> **Short task**: Only the run of lines from the one containing "What distance lies" through the last line should be returned, exactly as written.
>> Begin Provided data
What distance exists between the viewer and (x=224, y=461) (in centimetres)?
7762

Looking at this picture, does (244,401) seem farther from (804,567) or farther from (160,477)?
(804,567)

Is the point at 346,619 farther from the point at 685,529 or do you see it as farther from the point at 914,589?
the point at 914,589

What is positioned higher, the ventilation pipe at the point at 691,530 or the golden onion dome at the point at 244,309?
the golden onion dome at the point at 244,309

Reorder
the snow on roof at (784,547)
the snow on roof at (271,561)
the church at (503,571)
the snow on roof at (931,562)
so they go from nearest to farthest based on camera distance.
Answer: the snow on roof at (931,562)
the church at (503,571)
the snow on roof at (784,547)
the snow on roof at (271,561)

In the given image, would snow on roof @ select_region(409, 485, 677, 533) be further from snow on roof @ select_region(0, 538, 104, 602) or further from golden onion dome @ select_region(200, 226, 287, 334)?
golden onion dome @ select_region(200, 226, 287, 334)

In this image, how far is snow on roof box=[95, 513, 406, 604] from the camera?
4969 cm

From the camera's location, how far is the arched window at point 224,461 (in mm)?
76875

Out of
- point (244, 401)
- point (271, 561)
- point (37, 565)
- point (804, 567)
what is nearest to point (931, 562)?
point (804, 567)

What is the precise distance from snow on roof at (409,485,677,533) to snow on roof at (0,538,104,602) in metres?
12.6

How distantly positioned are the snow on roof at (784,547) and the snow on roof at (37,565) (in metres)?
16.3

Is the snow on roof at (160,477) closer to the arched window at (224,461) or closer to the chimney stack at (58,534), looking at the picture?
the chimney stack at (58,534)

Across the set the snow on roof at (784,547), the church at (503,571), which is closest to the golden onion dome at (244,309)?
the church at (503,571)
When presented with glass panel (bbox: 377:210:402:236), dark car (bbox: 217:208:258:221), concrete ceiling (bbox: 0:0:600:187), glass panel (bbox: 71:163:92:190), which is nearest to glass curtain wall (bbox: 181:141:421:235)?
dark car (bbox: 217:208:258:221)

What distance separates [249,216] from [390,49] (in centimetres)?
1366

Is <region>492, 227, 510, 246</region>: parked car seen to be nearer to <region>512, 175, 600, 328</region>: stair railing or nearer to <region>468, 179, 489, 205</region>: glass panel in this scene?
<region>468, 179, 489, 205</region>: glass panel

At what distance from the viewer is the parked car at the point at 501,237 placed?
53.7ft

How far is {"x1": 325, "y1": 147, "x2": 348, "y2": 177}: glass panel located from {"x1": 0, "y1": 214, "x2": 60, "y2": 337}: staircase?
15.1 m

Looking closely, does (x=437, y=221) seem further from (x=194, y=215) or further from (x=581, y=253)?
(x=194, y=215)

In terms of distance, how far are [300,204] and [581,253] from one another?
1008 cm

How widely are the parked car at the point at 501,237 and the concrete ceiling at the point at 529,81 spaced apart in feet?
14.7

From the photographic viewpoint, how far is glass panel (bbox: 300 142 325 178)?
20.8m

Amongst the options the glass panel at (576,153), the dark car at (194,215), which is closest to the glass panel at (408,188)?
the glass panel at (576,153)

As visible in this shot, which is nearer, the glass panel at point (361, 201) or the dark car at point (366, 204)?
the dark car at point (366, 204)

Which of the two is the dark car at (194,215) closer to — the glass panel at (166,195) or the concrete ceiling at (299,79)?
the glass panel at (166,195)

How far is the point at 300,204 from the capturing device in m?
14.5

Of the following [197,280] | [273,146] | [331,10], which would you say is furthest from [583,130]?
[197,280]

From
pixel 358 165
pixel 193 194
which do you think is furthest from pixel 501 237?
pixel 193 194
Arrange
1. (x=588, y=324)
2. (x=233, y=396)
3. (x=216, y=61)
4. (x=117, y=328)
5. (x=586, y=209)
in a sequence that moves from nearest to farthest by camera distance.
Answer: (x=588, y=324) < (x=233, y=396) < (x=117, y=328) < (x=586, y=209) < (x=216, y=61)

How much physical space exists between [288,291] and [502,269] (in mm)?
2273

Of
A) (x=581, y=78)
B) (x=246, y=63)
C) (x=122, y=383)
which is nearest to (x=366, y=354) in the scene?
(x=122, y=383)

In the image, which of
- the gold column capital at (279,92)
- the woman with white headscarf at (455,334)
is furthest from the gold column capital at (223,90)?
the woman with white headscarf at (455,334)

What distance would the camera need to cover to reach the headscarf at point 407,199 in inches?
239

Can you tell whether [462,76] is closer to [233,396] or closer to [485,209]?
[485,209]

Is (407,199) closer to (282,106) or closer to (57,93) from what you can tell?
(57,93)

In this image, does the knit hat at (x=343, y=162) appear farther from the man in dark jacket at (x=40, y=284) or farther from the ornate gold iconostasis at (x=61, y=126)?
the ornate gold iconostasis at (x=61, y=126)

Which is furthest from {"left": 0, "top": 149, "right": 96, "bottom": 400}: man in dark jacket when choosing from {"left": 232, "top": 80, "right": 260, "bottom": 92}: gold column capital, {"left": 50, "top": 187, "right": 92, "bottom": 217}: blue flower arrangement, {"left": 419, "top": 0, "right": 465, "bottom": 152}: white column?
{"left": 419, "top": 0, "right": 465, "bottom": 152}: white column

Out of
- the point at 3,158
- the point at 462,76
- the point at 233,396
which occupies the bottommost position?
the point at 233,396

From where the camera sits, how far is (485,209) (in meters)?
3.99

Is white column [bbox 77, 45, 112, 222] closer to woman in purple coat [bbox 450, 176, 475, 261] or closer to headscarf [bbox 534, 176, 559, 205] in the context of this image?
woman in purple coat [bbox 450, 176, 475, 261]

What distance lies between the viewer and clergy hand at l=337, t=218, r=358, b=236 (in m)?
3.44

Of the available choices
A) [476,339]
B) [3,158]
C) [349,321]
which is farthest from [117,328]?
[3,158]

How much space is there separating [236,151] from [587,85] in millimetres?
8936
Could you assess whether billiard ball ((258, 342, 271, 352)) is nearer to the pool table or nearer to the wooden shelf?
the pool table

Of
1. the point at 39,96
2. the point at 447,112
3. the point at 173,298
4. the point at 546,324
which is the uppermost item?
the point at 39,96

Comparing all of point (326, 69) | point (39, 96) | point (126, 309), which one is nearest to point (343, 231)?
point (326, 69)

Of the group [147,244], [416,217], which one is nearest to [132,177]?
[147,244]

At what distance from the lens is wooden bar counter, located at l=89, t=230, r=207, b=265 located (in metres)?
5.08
>> End Provided data
> **Solution for this problem**:
What distance lies between the viewer and clergy hand at l=337, t=218, r=358, b=236 (in m)?
3.44

Of the available choices
A) [476,339]
B) [3,158]
C) [349,321]
which is farthest from [117,328]?
[3,158]

How much space is there separating [236,151] from [587,85] in millimetres?
8936
Could you assess whether billiard ball ((258, 342, 271, 352)) is nearer to the pool table or nearer to the wooden shelf?
the pool table

Of
1. the point at 39,96
2. the point at 447,112
3. the point at 173,298
4. the point at 546,324
which is the uppermost item?
the point at 39,96

Comparing all of point (326, 69) | point (39, 96) | point (126, 309), which one is nearest to point (343, 231)?
point (326, 69)

Of the group [147,244], [416,217], which one is nearest to [132,177]?
[147,244]

At what distance from the lens is wooden bar counter, located at l=89, t=230, r=207, b=265 located (in metres)?
5.08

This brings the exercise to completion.